Tuesday, January 15, 2008

Hawaiian Angelfish....

The last post was sort of a lead in to this one. I went for a short Captain's dive on the charter during the surface interval yesterday (since Cathy's also a licensed Captain, it's legal, as a licensed Captain must remain on board at all times on charters) and managed to get my first decent shot of a Fisher's Angelfish (Centropyge fisheri). Hawaii has basically four angelfish that you might find while diving - Flame, Bandit, Potter's and Fisher's - and a couple of other species that can be seen by researchers in the Northwest Hawaiian Islands. Our angelfish species are basically dwarf/pygmy species, although the Bandit (pictured a couple posts below) is a "large" angel species, and are typically shy and dart into the coral when you try to photograph them.

The Fisher's angel only grows to about two inches in length, typically lives in rubble below 60' or so and darts into the rubble on approach.

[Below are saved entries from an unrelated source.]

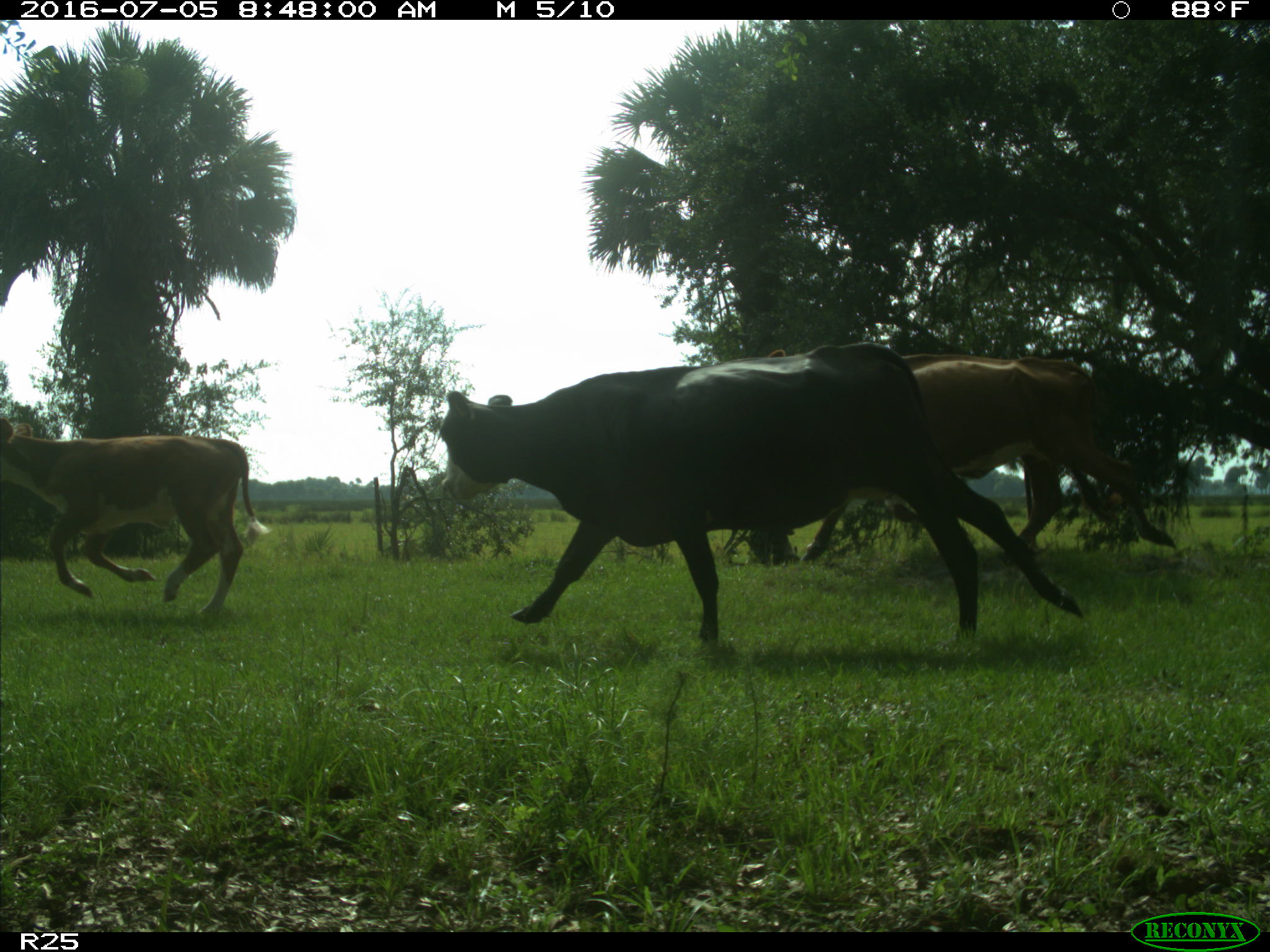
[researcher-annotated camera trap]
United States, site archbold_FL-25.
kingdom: Animalia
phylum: Chordata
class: Mammalia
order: Artiodactyla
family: Bovidae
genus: Bos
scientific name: Bos taurus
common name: domestic cow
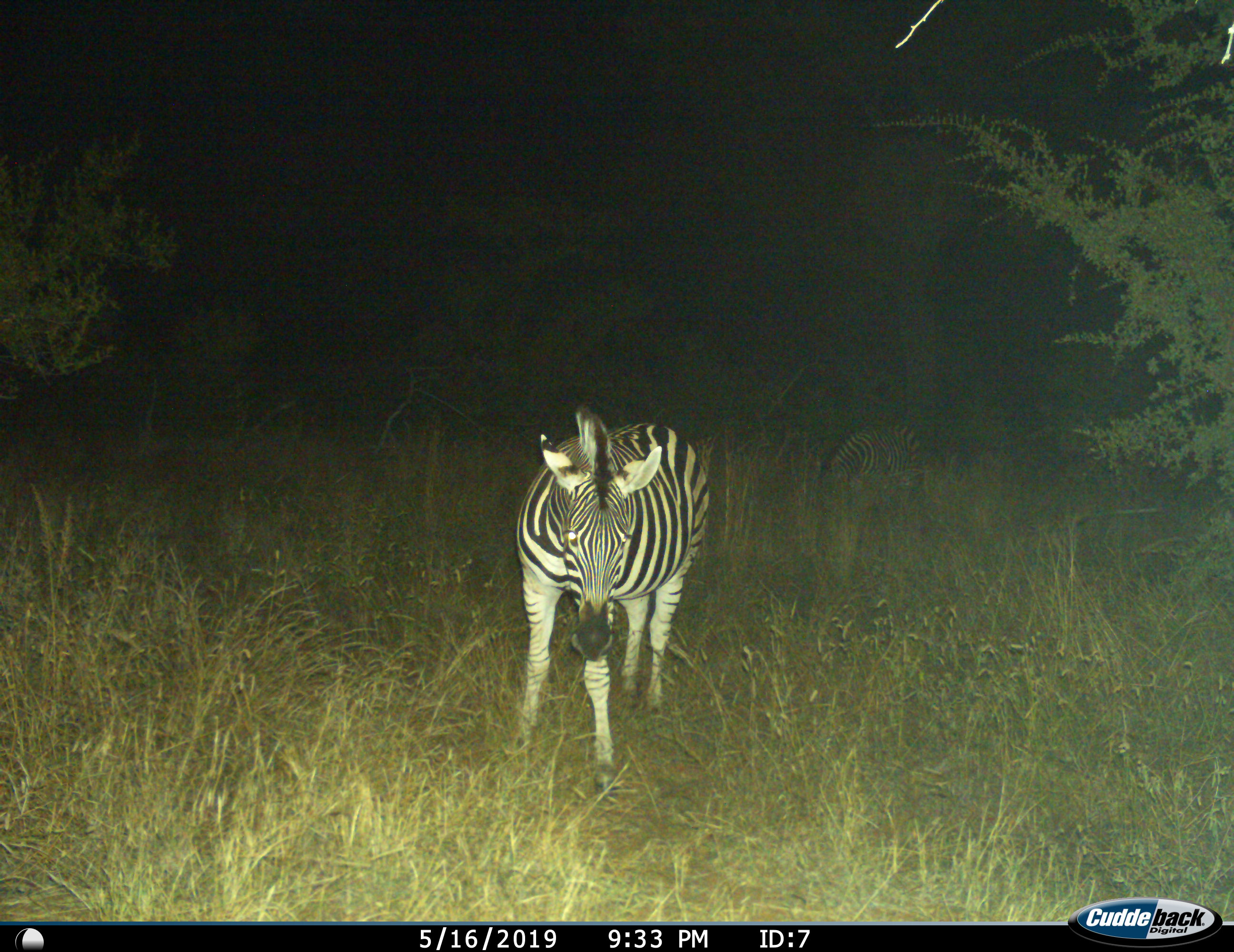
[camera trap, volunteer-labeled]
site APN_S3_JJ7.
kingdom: Animalia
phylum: Chordata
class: Mammalia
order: Perissodactyla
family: Equidae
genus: Equus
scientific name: Equus quagga burchellii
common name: burchell's zebra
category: zebraburchells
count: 1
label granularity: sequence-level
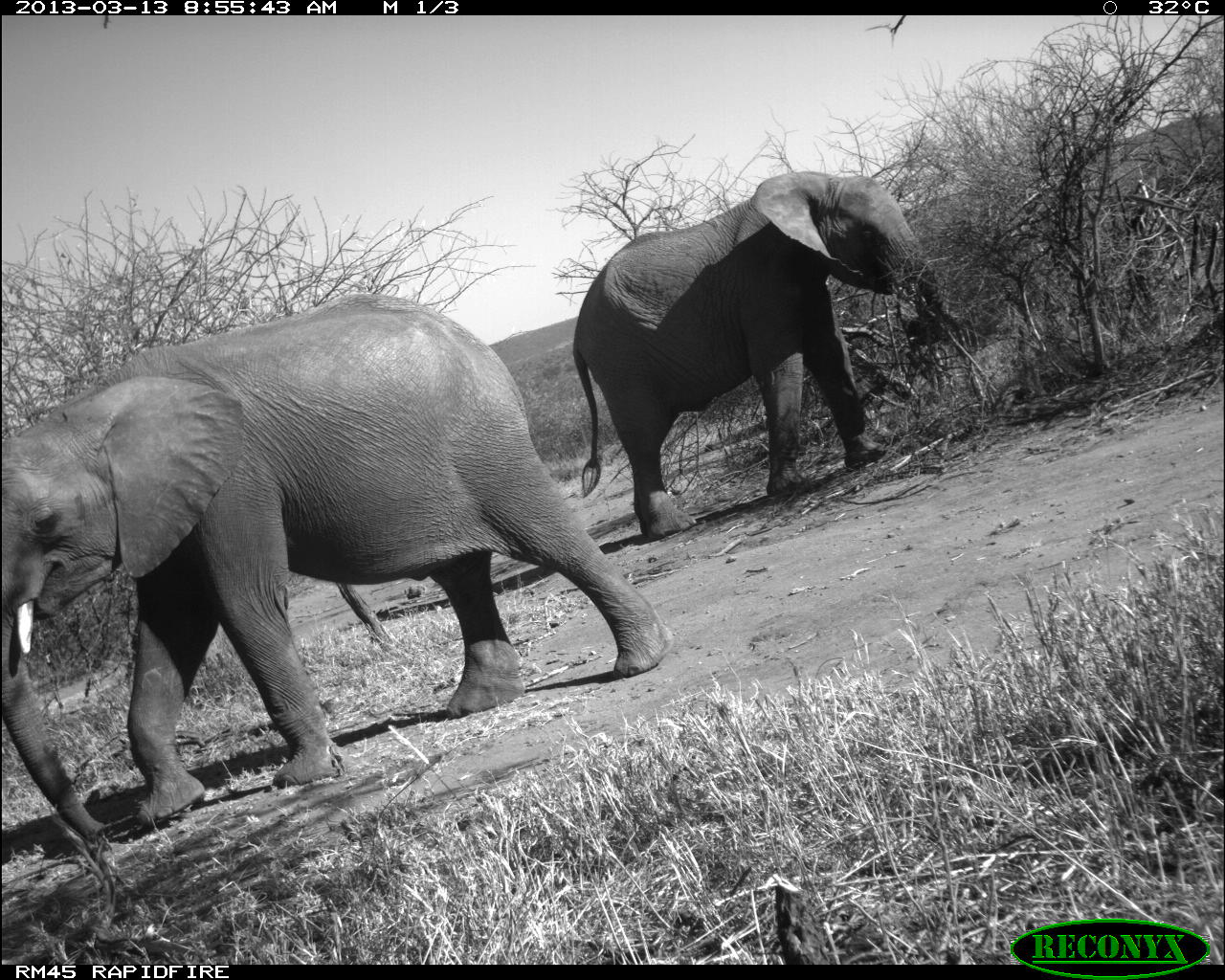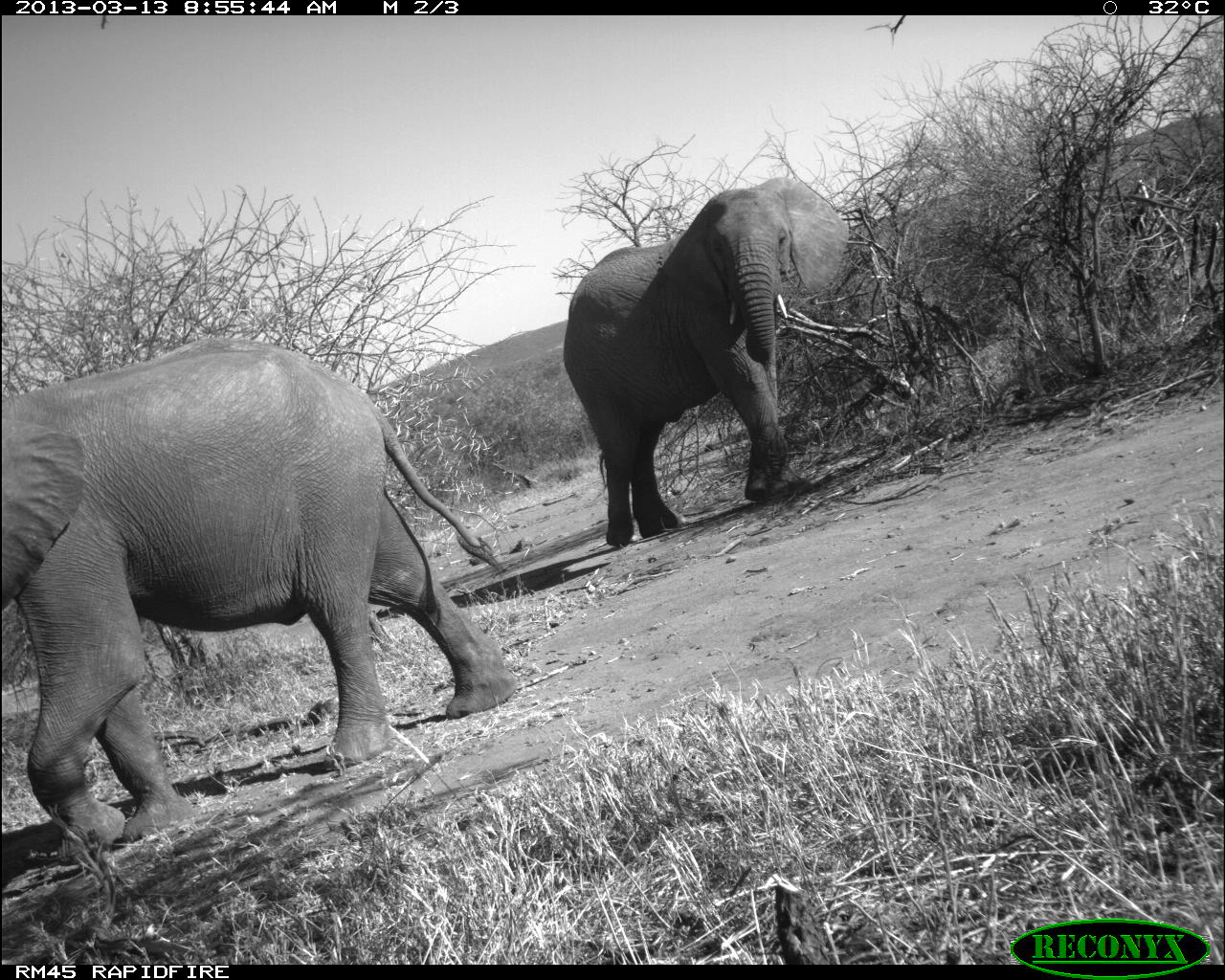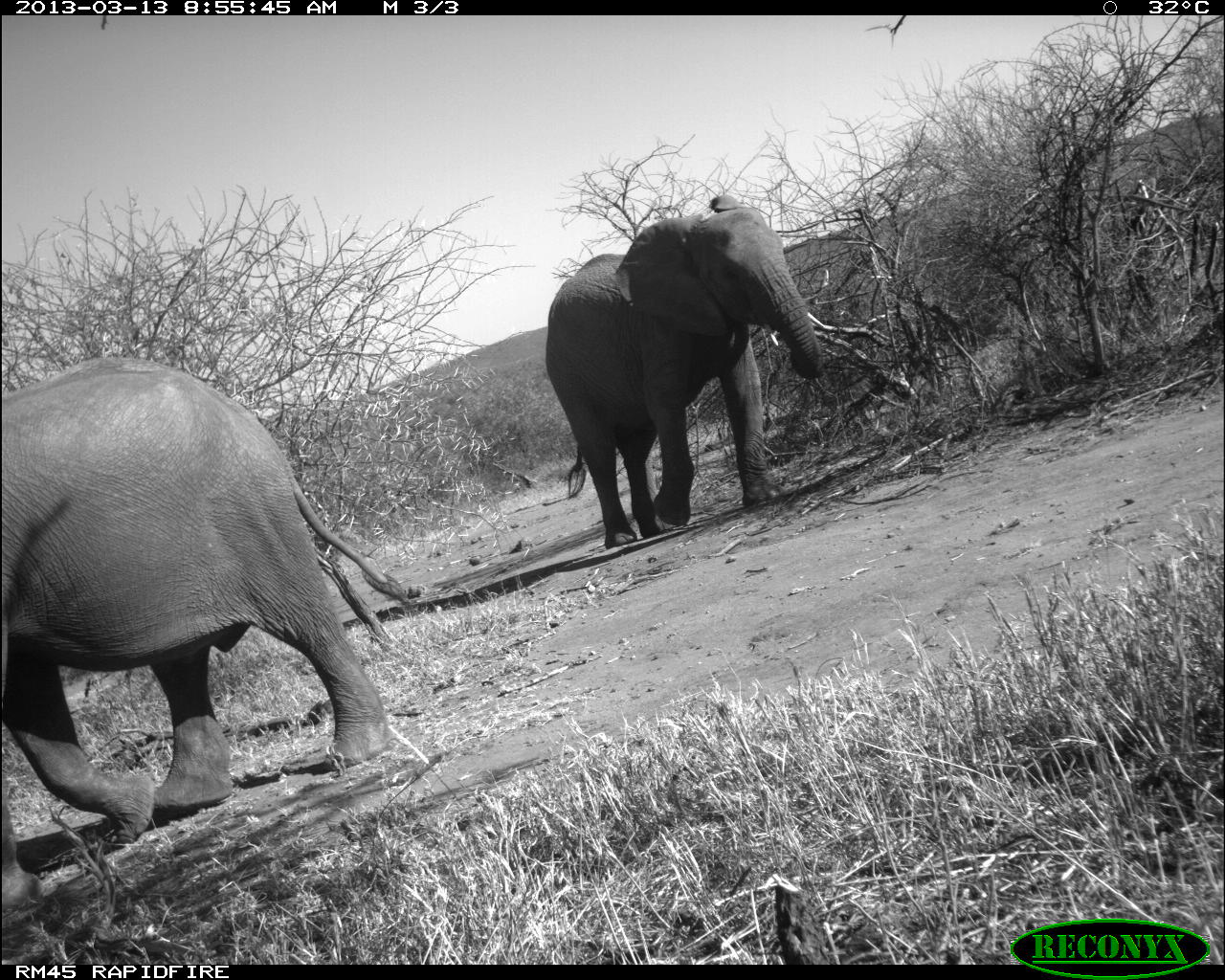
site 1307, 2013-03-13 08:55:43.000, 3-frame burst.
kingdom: Animalia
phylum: Chordata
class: Mammalia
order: Proboscidea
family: Elephantidae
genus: Loxodonta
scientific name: Loxodonta africana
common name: african bush elephant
Loxodonta africana (african bush elephant), count 2.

It's probably something most divers won't see unless they're specifically looking for them... once you know where to look you can see tons of them at many dive sites. This is a fairly accurate color for most of the one's you can see, but sometimes there are individuals with brighter coloring, more blue, deeper reds and a brighter yellow on the tail. Anyway, I was happy to finally get this shot.

This pic was taking at Pawai Bay. It's a great spot in that it was one of the first refuges (no colleccting) here and there's lots of life. On yesterday's dives we were able to hear the whales - they've started to sing again - as an additional treat. We were just coming off a big overnight swell, but it was quite diveable yesterday. Water temperature is currently 75 degrees.... brrrr.